Using Apache Pulsar to Provide Real-Time IoT Analytics on the Edge

Using Apache Pulsar to Provide Real-Time IoT Analytics on the Edge

Wednesday, May 22
11:50 AM - 12:30 PM
Marquis Salon 9

The business value of data decreases rapidly after it is created, particularly in use cases such as fraud prevention, cybersecurity, and real-time system monitoring. The high-volume, high-velocity datasets used to feed these use cases often contain valuable, but perishable, insights that must be acted upon immediately.

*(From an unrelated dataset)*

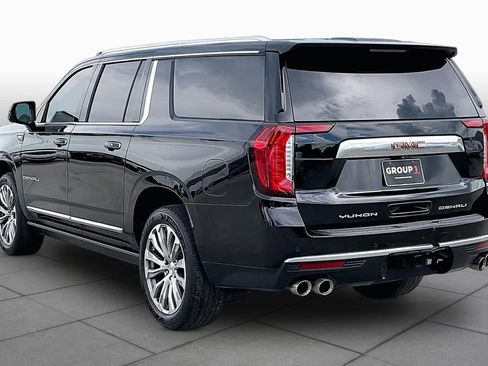 Used 2021 GMC Yukon XL Denali w/ Denali Premium Package AWD/4WD image 12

In order to maximize the value of their data enterprises must fundamentally change their approach to processing real-time data to focusing reducing their decision latency on the perishable insights that exist within their real-time data streams. Thereby enabling the organization to act upon them while the window of opportunity is open.

Generating timely insights in a high-volume, high-velocity data environment is challenging for a multitude of reasons. As the volume of data increases, so does the amount of time required to transmit it back to the datacenter and process it. Secondly, as the velocity of the data increases, the faster the data and the insights derived from it lose value.

In this talk, we will present a solution based on Apache Pulsar Functions that significantly reduces decision latency by using probabilistic algorithms to perform analytic calculations on the edge.

Presentation Video


David Kjerrumgaard
Director - Solution Architecture
David is a Director of Solution Architecture at Streamlio, and also a contributor to the Apache NiFi, and Apache Pulsar projects. He was formerly the Practice Director at Hortonworks, where he was responsible for the development of best practices and solutions for the professional services team, with a focus on HDF-related technologies including Kafka, NiFi, and Storm. He is a co-author of “Practical Hive: A Guide to Hadoop’s Data Warehouse System”, and holds a B.S and Master’s Degree in Computer Science from Kent State University.